■ Task to carry out ■
Starting at the line that contains "cartaz_shantala_para_bebes2", output each line exactly as written through the end of the listing below, but leave out the pictures.

■ Records shown ■
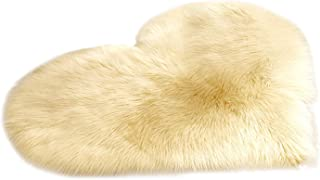 Love Heart Area Rugs Fluffy Home Faux Fur Rug Wool Sheepskin Plush Soft Shaggy Carpets for Living Room Modern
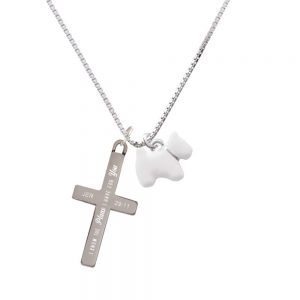 White Westie Dog - Plans I Have for You - Cross Necklace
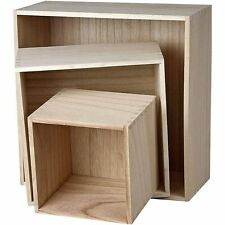 Square Wooden Wall Storage Box - Craft Home Display Decorate - Set of 3 Boxes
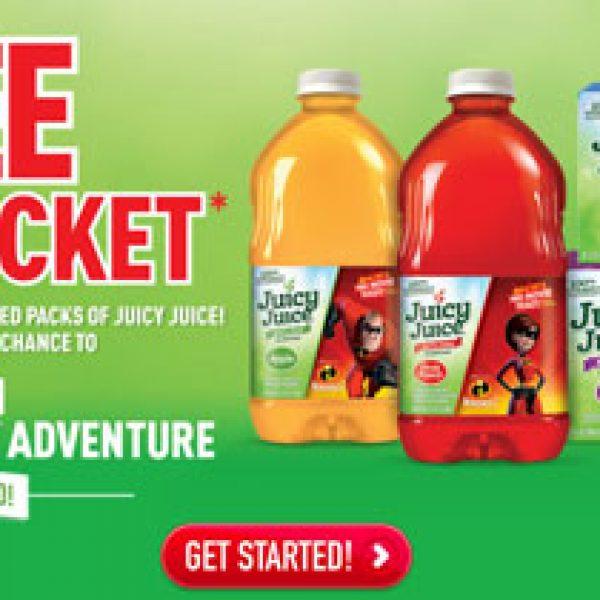 Juicy Juice: Win $10,000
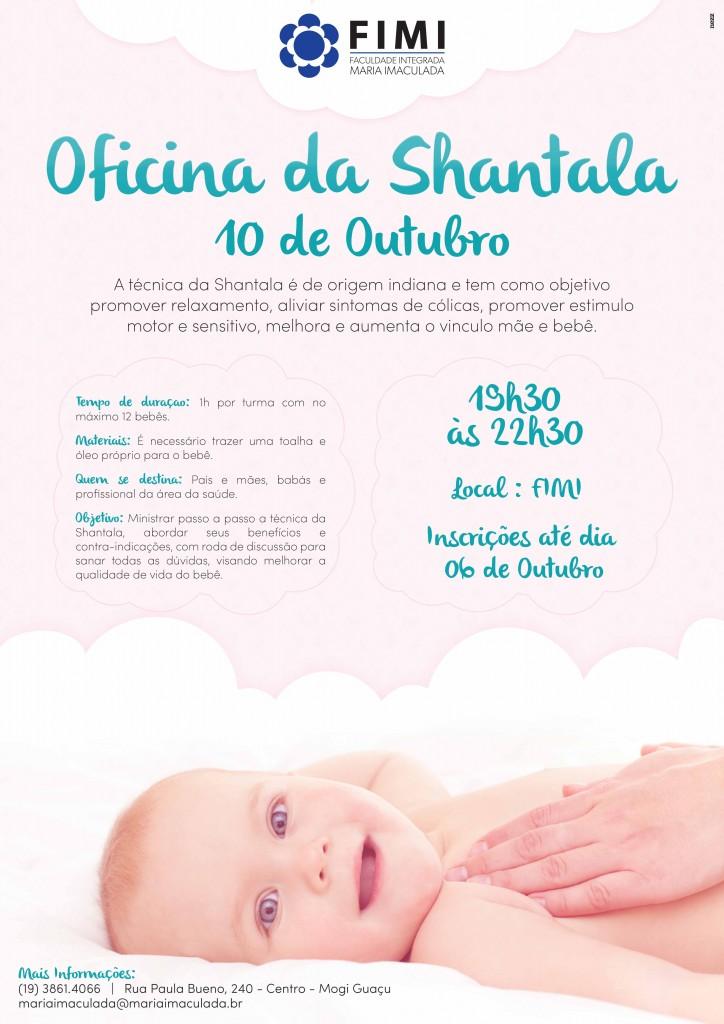 cartaz_shantala_para_bebes2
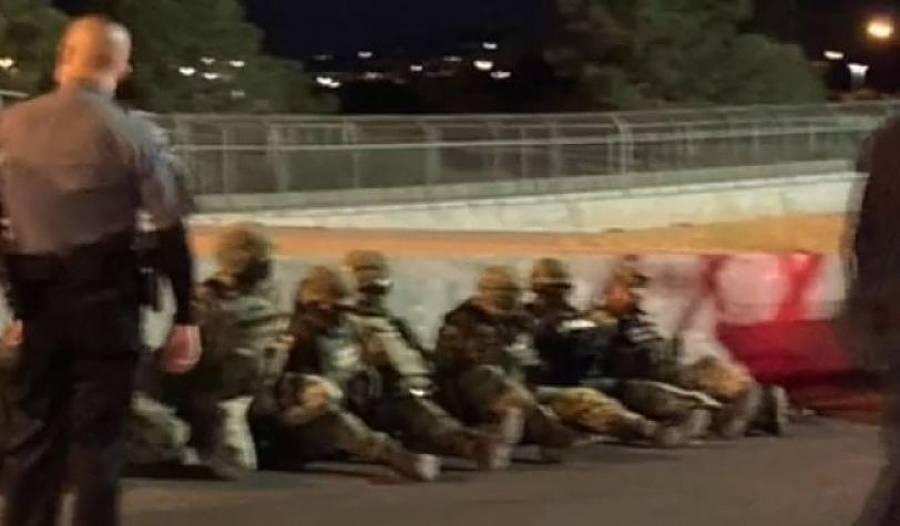 Detienen a militares mexicanos en el Puente Internacional Juárez y El Paso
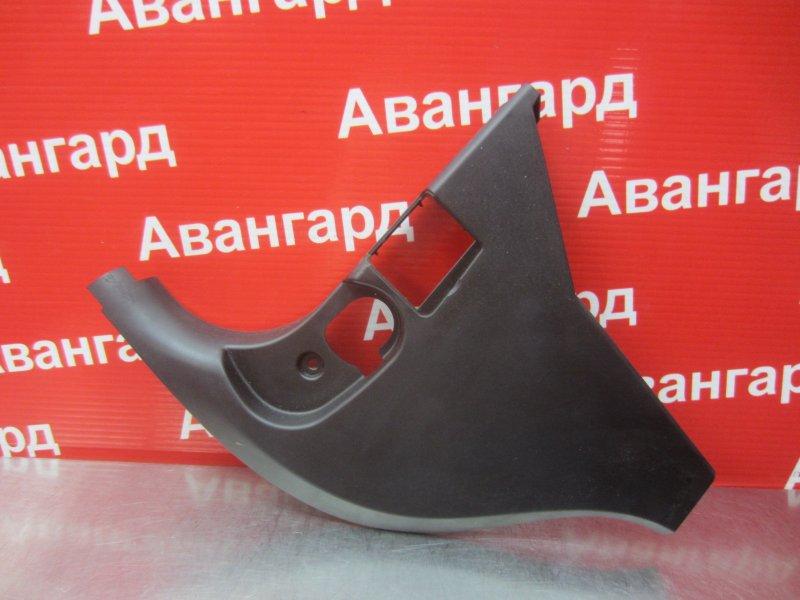 Накладка салона Bmw E87 2008 передняя левая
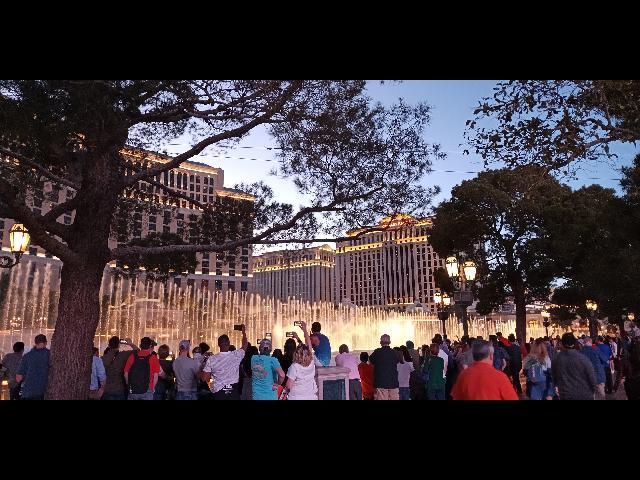 Dancing Fountain, Bellagio Hotel in Las Vegas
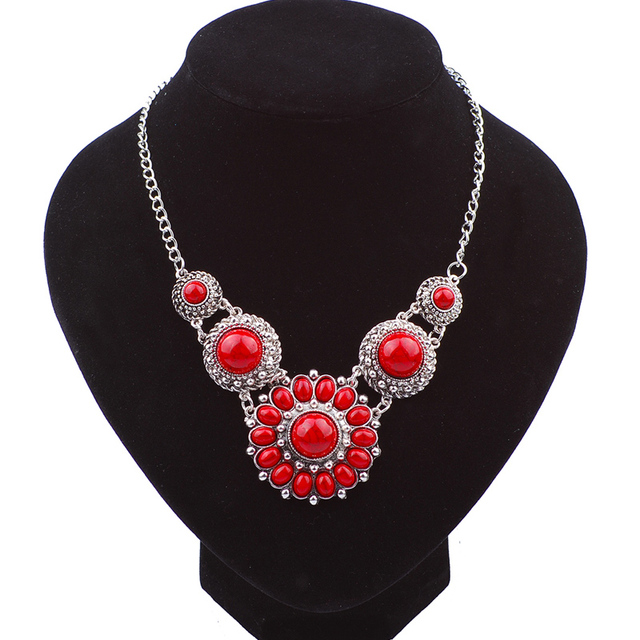 buy filled detail chain necklaces jewelry seed costume deep with red gold bead fashion product jewellery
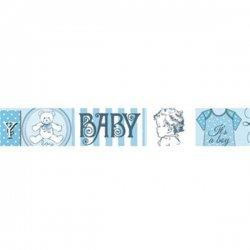 Stamperia/デコテープ/BabyBlue
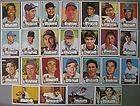 1952 TOPPS REPRINT NEW YORK GIANTS TEAM SET 25 CARDS 1983 TOPPS WILLIE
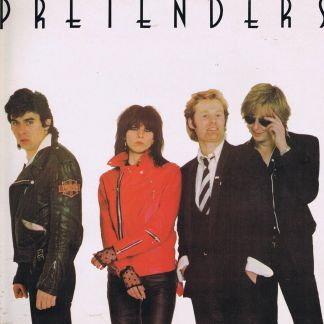 The Pretenders – Pretenders – RAL 3 – LP Vinyl Record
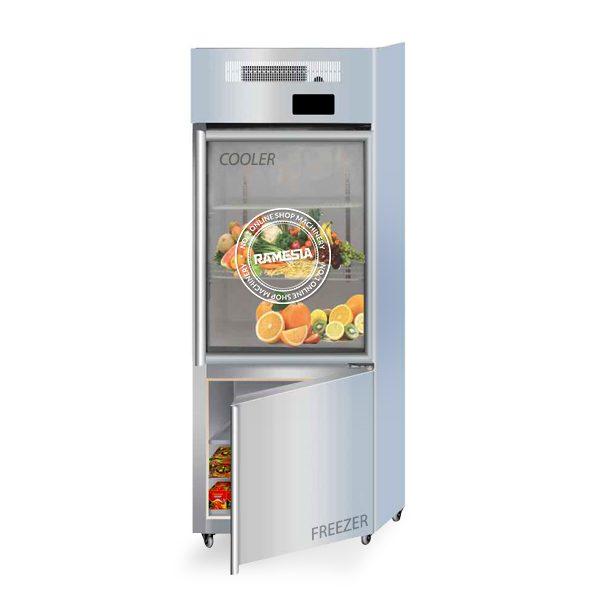 Combi-Glass-Door-Q600-L2S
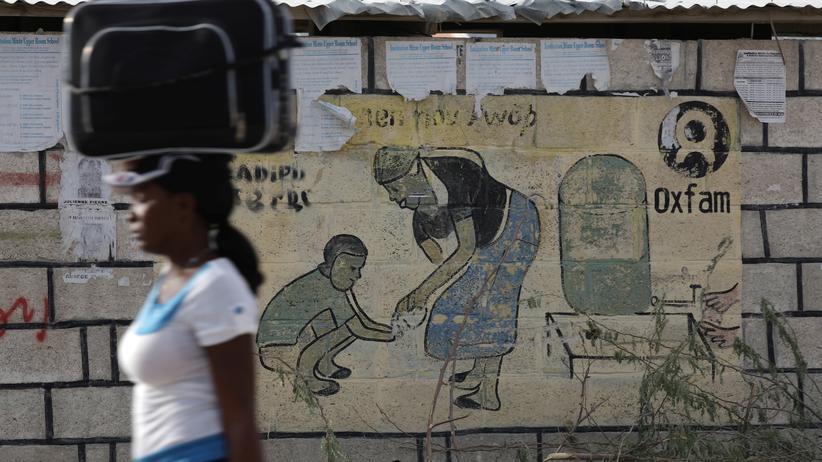 Oxfam: In Corail, einem Camp für Vertriebene in den Außenbezirken der haitianischen Hauptstadt Port-au-Prince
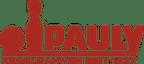 Logo von Pauly Kegelbahnen GmbH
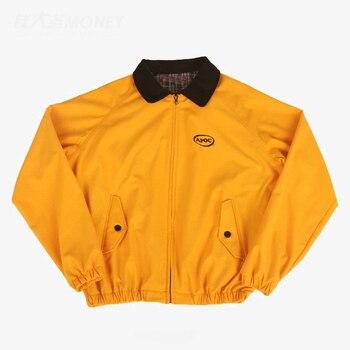 весенние куртки мужские 7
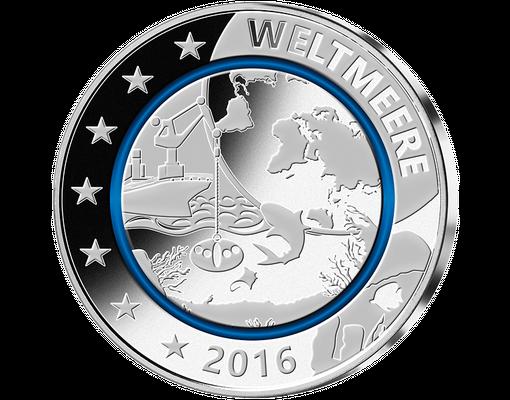 Silber Gedenkausgaben Blauer Planet Erde Mdm Deutsche Münze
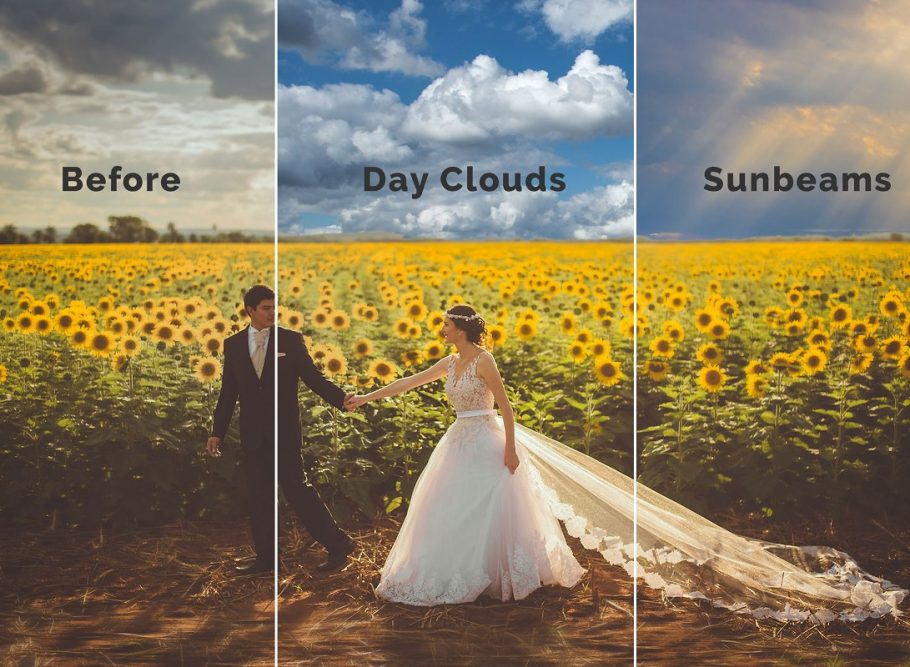 photoshop-sky-overlays-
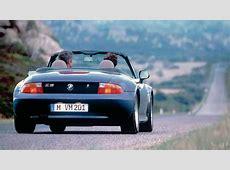 BMW Z3 Infos, Preise, Alternativen AutoScout24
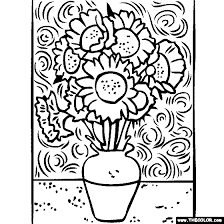 Small Picture Ideas of Van Gogh Coloring Pages With Sample Proposal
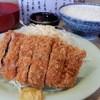 味の豊田 - 料理写真:
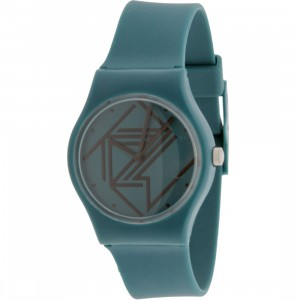 KR3W Freshman Kube Watch (blue)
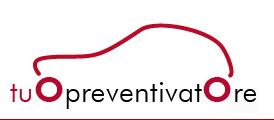 preventivatore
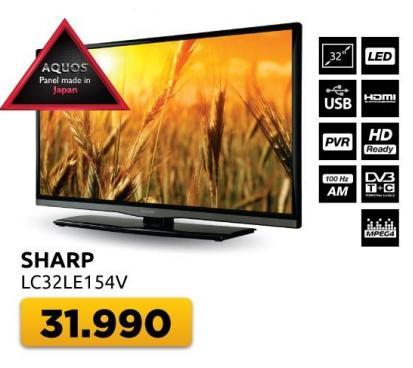 """Televizor LED 32"""" Lc32le154v"""
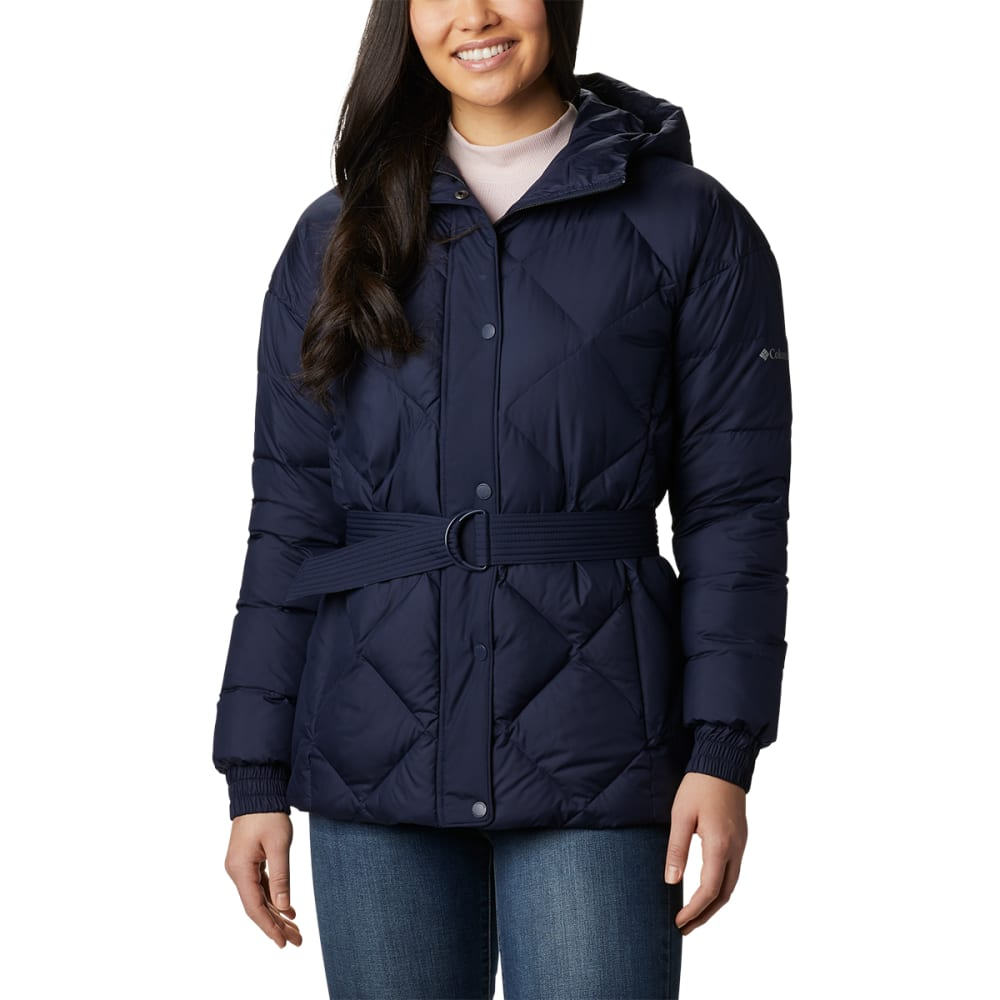 COLUMBIA Women's Icy Heights Belted Jacket S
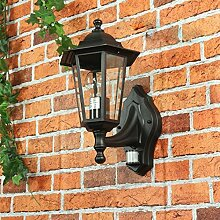 Nostalgische Außenleuchte Wandlampe Paris mit Bewegungsmelder/E27 230V IP44/Sensor verstellbar Wandleuchte Außenlampe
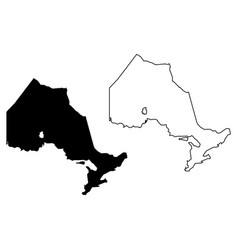 Ontario province and territory canada black vector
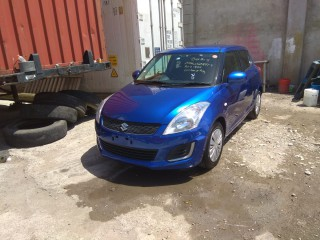 '15 Suzuki Swift for sale in Jamaica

■ Response ■
 cartaz_shantala_para_bebes2
 Detienen a militares mexicanos en el Puente Internacional Juárez y El Paso
 Накладка салона Bmw E87 2008 передняя левая
 Dancing Fountain, Bellagio Hotel in Las Vegas
 buy filled detail chain necklaces jewelry seed costume deep with red gold bead fashion product jewellery
 Stamperia/デコテープ/BabyBlue
 1952 TOPPS REPRINT NEW YORK GIANTS TEAM SET 25 CARDS 1983 TOPPS WILLIE
 The Pretenders – Pretenders – RAL 3 – LP Vinyl Record
 Combi-Glass-Door-Q600-L2S
 Oxfam: In Corail, einem Camp für Vertriebene in den Außenbezirken der haitianischen Hauptstadt Port-au-Prince
 Logo von Pauly Kegelbahnen GmbH
 весенние куртки мужские 7
 Silber Gedenkausgaben Blauer Planet Erde Mdm Deutsche Münze
 photoshop-sky-overlays-
 BMW Z3 Infos, Preise, Alternativen AutoScout24
 Small Picture Ideas of Van Gogh Coloring Pages With Sample Proposal
 味の豊田 - 料理写真:
 KR3W Freshman Kube Watch (blue)
 preventivatore
 """Televizor LED 32"""" Lc32le154v"""
 COLUMBIA Women's Icy Heights Belted Jacket S
 Nostalgische Außenleuchte Wandlampe Paris mit Bewegungsmelder/E27 230V IP44/Sensor verstellbar Wandleuchte Außenlampe
 Ontario province and territory canada black vector
 '15 Suzuki Swift for sale in Jamaica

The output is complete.